4.40      The committee recommends that the ACMA be given broad powers, analogous to those in ss. 80 and 81 of the TPA, to enforce the legislation by injunctions (including interlocutory injunctions) and divestiture orders, in appropriate cases.

Community television access to digital spectrum

4.41      The committee was convinced that there is a strong public demand for the allocation of digital spectrum to community television broadcasters.

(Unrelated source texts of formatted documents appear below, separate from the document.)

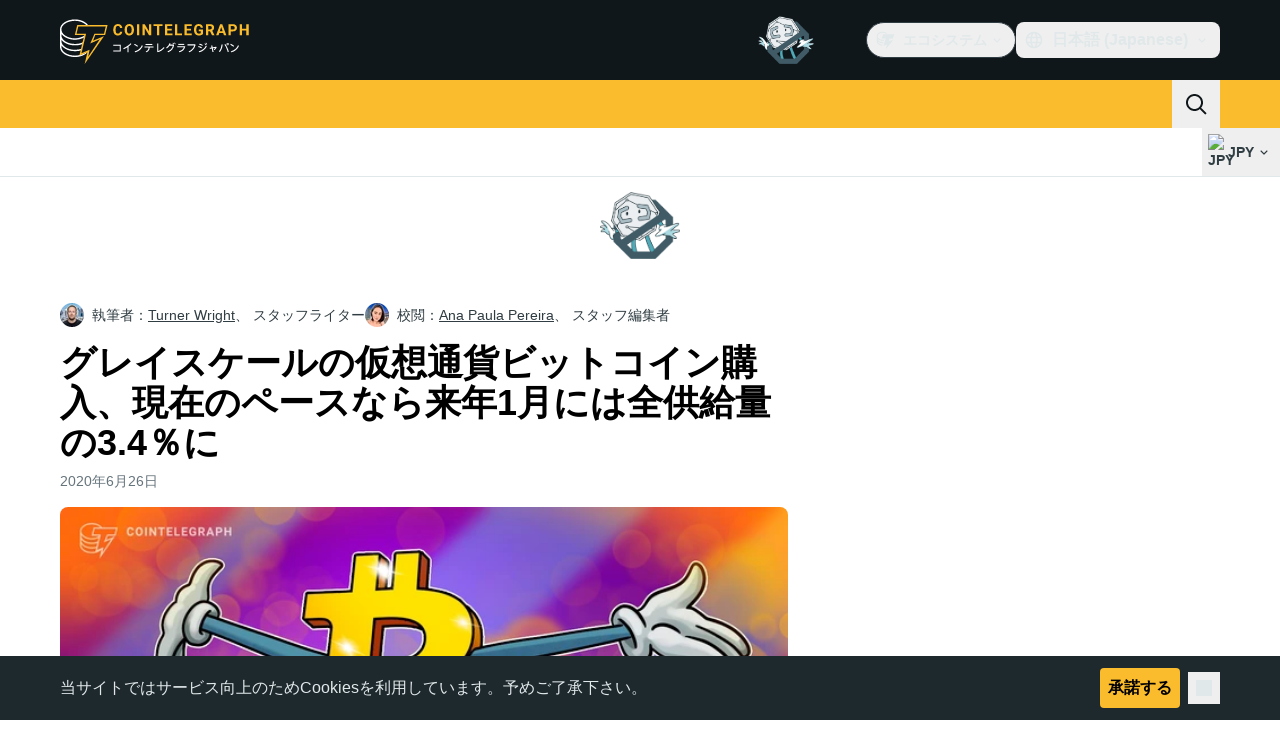

--- FILE ---
content_type: text/javascript; charset=utf-8
request_url: https://jp.cointelegraph.com/_duck/ducklings/DN-x6v4l.js
body_size: -540
content:
import{Z as f,L as l,e as o,_ as g}from"./DRfN-DCX.js";try{let e=typeof window<"u"?window:typeof global<"u"?global:typeof globalThis<"u"?globalThis:typeof self<"u"?self:{},n=new e.Error().stack;n&&(e._sentryDebugIds=e._sentryDebugIds||{},e._sentryDebugIds[n]="c2d425a5-8f6e-438c-a0d7-2151ecd1f9f0",e._sentryDebugIdIdentifier="sentry-dbid-c2d425a5-8f6e-438c-a0d7-2151ecd1f9f0")}catch{}const I=5e3,p=()=>`${Date.now()}-${Math.random().toString(36).slice(2,9)}`,T=()=>{const e=f("ct-toasts",()=>[]),n=[],d=l(!1),u=async()=>{if(!(d.value||n.length===0)){for(d.value=!0;n.length>0;){const t=n.shift();await g(),e.value=[...o(e),t].slice(-5)}d.value=!1}},c=t=>{const a=p();return n.push({id:a,duration:I,open:!0,...t}),u(),a},r=(t,a)=>{const s=o(e).findIndex(i=>i.id===t);s!==-1&&(o(e)[s]={...o(e)[s],...a})};return{toasts:e,add:c,update:r,remove:t=>{o(e).findIndex(s=>s.id===t)!==-1&&(r(t,{open:!1}),setTimeout(()=>{e.value=o(e).filter(s=>s.id!==t)},200))},clear:()=>{e.value=[]}}};export{T as u};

4.42      The community television sector comprises seven locally owned, licensed stations in Adelaide, Brisbane, Lismore, Melbourne, Mount Gambier, Sydney and Perth, with more than 260 member groups, 3,200 volunteers and 50 paid staff. The community television sector provides training in all areas of television production to more than 500 Australians every year and has a combined annual turnover of more than $5 million.

4.43      Over 3.7 million viewers watch community television in Australia, according to Oztam survey results in August 2006. This is a significant proportion of the national viewing market and indications are that this audience is growing.

4.44      Community television broadcasts a diverse array of programming made by and for local and regional communities. As the FTA television broadcasters and viewing audience move to digital television, it is vital that community television be given the opportunity to retain its audience by also transitioning to digital. Given the limited financial resources of community television, it is essential that a significant lead time be provided, to enable this transition.

4.45      The committee recommends the prompt provision of digital television spectrum to community television broadcasters.

Usage of and access to “Channel B” spectrum

4.46      The committee has noted the concerns of several witnesses regarding the allocation of the “Channel B” spectrum and the inclusion of FTAs in the allocation process.

4.47      The committee heard strong arguments regarding the anti-competitive effect of awarding the entirety of the spectrum to one broadcaster. This would provide an effective monopoly and may result in the spectrum being used to merely 're-broadcast' existing content.

4.48      While there may be technical and regulatory challenges in 'splitting' the spectrum, the committee considers that competition is essential for content development and therefore acceptance and uptake by the viewing public.

4.49      The committee recommends the Minister address the issue of access to “Channel B” in order to provide opportunity for diversity of content.